А еще империя собирала деньги, вербовала новых бойцов по всему миру и закупала оружие везде, где только можно было. Мартин прекрасно помнил поля сражений континентальной Европы, отчаянную эвакуацию и не верил, что Британия намерена решительным контрударом опрокинуть советскую коалицию и вернуть победу. Он не понимал, к чему теперь это откровенное бряцание оружием.

Впереди была неизвестность, которая снова поблескивала оружейным металлом и звенела стреляными гильзами.

— Пойду, прогуляюсь, — сообщил Мартин, спрыгивая вниз.

Мгновение покачался на носках, приноравливаясь к качке. Берлинг, бледный как мел, с лицом христианского мученика что-то бессвязно пробормотал и махнул рукой.

— Хорошо, принесу, — ответил Мартин. — На обратном пути.

В коридоре было шатко и малолюдно. Их каюта располагалась ниже ватерлинии, далеко от первого класса, лишь изредка матросы и еще какие-то морские люди попадались навстречу. Мартин совершенно не разбирался в форме и знаках различия моряков, поэтому всех скопом зачислил в «матросы». Путь наверх занял почти четверть часа, Микки уже достаточно хорошо ориентировался, чтобы не блуждать по кораблю часами, но не настолько, чтобы безошибочно и с первого раза попадать куда требуется.

На палубу он выбрался достаточно быстро, но отбил палец на ноге о какую-то зловредную железяку. В темноте уже светился светлячок чьей-то сигареты, мигал и попадал, чтобы снова возгореться неяркой звездочкой. Единственной на угрюмом фоне сплошь затянутого пеленой неба. Мартин встал с наветренной стороны, спасаясь от порывов ветра несущих брызги волн и дождя. Долго щелкал зажигалкой, но ветер подхватывал и срывал язычок пламени..

— Не получится.

— Что? — не понял Мартин.

— Я говорю, на таком ветру не получится, — терпеливо повторил незнакомец, громче, почти перекрикивая шум ветра. — Я уже пробовал. Позвольте, я помогу.

Он взял у Мартина сигарету и прикурил от своей.

— Благодарю, — сказал Мартин, принимая дар и стараясь рассмотреть коллегу курильщика в свете двух табачных угольков. Получалось плохо, спасаясь от ветра и воды, незнакомец надвинул шляпу и поднял высокий воротник плаща. Впрочем, в национальности сомневаться не приходилось, не узнать американский акцент было невозможно.

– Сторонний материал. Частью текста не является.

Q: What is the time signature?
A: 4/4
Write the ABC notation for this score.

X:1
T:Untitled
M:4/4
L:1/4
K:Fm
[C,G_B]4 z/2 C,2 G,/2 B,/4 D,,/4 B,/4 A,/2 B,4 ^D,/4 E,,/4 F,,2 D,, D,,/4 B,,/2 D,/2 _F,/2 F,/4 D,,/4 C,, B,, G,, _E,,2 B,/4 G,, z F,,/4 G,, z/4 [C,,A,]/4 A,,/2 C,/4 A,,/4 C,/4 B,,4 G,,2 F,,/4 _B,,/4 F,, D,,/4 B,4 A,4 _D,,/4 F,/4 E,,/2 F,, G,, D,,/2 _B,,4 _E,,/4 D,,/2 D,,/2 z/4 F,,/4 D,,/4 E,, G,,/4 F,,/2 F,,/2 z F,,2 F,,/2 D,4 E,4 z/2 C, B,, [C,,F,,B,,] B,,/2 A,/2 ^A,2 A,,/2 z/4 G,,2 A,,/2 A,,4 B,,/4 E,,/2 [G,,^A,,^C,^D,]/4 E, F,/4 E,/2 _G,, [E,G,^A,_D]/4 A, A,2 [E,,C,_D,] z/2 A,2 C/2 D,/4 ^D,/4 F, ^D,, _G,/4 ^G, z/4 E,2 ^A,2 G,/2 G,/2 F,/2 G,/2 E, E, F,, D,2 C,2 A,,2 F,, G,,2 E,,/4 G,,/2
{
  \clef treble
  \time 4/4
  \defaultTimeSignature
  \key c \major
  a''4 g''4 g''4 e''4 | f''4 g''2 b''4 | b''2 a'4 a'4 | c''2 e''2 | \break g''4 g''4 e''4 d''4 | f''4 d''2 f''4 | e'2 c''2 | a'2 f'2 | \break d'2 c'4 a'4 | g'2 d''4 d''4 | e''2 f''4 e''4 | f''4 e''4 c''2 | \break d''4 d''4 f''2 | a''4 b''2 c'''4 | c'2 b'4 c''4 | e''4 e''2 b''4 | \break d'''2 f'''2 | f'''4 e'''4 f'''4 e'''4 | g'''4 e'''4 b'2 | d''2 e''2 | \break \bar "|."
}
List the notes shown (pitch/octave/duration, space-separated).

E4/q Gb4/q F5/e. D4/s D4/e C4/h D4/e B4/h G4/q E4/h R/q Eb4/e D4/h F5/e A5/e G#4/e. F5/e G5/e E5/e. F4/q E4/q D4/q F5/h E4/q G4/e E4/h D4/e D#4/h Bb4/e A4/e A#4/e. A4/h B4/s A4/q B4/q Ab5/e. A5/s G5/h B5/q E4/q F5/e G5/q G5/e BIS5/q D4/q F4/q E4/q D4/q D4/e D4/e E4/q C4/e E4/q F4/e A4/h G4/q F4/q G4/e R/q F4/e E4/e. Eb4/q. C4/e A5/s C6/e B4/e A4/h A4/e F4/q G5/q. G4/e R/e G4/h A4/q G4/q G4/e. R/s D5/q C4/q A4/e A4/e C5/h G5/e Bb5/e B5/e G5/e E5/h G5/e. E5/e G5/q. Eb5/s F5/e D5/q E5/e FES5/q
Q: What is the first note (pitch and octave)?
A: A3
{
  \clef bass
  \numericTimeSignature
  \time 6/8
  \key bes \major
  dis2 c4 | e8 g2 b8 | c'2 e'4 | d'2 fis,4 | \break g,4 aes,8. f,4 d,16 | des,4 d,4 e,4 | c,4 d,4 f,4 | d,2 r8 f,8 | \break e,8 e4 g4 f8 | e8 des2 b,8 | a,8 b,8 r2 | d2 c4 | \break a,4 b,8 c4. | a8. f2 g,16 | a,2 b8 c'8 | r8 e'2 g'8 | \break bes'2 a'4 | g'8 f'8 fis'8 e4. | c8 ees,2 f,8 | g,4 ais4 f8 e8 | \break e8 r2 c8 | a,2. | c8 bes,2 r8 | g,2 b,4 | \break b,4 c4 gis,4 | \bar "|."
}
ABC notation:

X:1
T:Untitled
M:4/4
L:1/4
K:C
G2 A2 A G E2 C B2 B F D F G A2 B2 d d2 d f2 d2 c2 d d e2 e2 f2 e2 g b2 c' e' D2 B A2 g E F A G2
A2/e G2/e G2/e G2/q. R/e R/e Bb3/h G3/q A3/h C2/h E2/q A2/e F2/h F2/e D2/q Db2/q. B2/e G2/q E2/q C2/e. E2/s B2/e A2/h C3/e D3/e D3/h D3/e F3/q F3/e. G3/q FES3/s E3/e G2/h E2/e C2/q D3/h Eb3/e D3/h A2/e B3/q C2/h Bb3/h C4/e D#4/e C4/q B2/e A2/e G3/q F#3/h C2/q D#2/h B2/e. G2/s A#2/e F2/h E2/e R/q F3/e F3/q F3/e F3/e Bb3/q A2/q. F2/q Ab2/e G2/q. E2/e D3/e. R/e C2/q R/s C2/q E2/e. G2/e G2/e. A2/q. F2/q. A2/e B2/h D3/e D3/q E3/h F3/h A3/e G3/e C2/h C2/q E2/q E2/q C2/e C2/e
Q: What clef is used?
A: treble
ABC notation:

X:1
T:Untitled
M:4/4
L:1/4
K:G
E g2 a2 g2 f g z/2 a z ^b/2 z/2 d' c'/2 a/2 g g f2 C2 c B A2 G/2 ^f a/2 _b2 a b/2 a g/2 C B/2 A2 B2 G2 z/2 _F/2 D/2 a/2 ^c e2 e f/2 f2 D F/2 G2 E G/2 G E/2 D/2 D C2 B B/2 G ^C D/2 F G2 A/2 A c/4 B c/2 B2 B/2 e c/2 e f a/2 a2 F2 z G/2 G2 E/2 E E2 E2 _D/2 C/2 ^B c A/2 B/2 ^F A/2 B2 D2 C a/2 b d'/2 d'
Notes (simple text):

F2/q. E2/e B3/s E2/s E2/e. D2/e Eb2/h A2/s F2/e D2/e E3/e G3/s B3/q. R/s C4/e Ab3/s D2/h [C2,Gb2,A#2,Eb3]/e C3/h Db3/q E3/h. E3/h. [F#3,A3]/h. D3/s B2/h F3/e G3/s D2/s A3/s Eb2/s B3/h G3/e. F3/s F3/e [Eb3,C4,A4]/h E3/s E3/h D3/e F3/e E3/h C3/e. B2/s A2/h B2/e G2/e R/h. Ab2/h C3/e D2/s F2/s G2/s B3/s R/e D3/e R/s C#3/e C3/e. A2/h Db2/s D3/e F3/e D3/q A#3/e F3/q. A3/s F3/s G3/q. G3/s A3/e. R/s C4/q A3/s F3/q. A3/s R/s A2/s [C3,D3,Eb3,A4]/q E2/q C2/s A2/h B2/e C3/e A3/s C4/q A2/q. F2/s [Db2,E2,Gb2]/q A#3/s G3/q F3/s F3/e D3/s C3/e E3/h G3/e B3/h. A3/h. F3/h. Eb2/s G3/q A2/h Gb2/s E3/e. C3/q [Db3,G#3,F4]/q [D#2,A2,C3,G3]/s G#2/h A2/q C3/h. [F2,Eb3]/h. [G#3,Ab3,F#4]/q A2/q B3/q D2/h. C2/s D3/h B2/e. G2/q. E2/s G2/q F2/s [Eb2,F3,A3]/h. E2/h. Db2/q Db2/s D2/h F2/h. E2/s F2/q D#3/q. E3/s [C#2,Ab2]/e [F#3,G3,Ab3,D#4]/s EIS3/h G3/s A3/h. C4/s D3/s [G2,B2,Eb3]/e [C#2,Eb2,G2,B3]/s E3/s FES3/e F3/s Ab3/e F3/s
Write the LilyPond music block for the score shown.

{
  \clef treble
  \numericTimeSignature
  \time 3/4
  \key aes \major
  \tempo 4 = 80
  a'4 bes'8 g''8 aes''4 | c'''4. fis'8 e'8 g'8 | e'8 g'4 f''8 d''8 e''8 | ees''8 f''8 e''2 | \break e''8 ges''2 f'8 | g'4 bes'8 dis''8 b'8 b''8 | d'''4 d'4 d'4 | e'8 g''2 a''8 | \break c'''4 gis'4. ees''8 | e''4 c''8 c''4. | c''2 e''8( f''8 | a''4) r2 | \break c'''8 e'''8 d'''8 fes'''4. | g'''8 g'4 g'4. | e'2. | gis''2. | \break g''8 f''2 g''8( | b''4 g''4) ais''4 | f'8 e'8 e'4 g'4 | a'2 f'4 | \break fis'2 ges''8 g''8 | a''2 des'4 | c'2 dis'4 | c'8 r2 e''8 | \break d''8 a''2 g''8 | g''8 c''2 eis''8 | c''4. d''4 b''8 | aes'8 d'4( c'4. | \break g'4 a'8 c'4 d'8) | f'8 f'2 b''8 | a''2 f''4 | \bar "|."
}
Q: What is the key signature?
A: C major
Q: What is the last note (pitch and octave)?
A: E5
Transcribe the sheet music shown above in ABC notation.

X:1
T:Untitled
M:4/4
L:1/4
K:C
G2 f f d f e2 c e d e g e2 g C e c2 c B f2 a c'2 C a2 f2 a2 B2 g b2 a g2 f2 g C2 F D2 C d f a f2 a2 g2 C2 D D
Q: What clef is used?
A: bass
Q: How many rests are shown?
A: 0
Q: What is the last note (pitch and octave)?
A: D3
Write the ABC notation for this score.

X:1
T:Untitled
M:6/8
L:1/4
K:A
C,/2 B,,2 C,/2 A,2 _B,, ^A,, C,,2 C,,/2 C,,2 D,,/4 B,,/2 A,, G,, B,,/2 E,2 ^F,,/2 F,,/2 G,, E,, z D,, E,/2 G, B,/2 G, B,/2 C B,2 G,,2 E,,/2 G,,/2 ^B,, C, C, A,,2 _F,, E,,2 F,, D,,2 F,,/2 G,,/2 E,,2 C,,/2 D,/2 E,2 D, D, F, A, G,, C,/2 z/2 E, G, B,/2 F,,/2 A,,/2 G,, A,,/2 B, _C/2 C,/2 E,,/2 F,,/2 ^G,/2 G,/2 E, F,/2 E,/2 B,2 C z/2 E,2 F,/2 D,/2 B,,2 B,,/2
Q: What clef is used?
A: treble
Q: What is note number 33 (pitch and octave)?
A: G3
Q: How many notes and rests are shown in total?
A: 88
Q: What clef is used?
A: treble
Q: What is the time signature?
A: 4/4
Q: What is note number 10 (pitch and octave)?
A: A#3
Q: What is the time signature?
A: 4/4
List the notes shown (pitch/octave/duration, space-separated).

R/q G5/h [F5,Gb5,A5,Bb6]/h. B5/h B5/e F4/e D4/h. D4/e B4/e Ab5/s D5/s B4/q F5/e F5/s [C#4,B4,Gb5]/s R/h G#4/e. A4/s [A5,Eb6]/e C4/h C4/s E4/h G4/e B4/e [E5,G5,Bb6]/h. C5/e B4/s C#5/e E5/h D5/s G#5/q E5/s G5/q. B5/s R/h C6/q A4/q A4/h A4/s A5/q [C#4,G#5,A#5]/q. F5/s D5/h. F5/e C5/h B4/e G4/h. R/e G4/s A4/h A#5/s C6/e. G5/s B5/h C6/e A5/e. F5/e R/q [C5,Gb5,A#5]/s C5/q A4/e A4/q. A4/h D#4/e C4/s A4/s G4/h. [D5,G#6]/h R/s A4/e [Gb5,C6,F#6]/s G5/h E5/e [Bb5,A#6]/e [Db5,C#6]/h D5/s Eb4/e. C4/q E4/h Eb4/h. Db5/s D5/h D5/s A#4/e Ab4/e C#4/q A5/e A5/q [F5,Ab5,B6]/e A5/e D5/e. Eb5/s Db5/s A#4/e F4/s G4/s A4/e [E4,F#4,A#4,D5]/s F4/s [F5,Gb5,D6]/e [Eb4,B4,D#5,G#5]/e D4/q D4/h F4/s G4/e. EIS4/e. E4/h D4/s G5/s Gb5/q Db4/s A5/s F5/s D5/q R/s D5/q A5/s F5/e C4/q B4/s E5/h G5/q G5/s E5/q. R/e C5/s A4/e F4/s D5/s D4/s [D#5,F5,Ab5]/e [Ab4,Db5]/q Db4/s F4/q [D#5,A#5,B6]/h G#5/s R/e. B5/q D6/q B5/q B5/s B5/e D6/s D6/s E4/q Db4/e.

— Северный сосед? — неожиданно с добродушным юмором спросил попутчик. Он сделал два шага ближе, и теперь они могли говорить, почти не повышая голос. Летчик подождал, пока пронесется очередной порыв шквала, и ответил:

— Нет, я из Австралии. А почему вы решили, что я с севера?

— Акцент. Очень похож на канадский. Мама говорила мне, что канадцы едят много кленового сиропа, — говоривший доброжелательно усмехнулся, — и от этого голоса у них тягучие и сладкие. Простите, конечно, если обидел.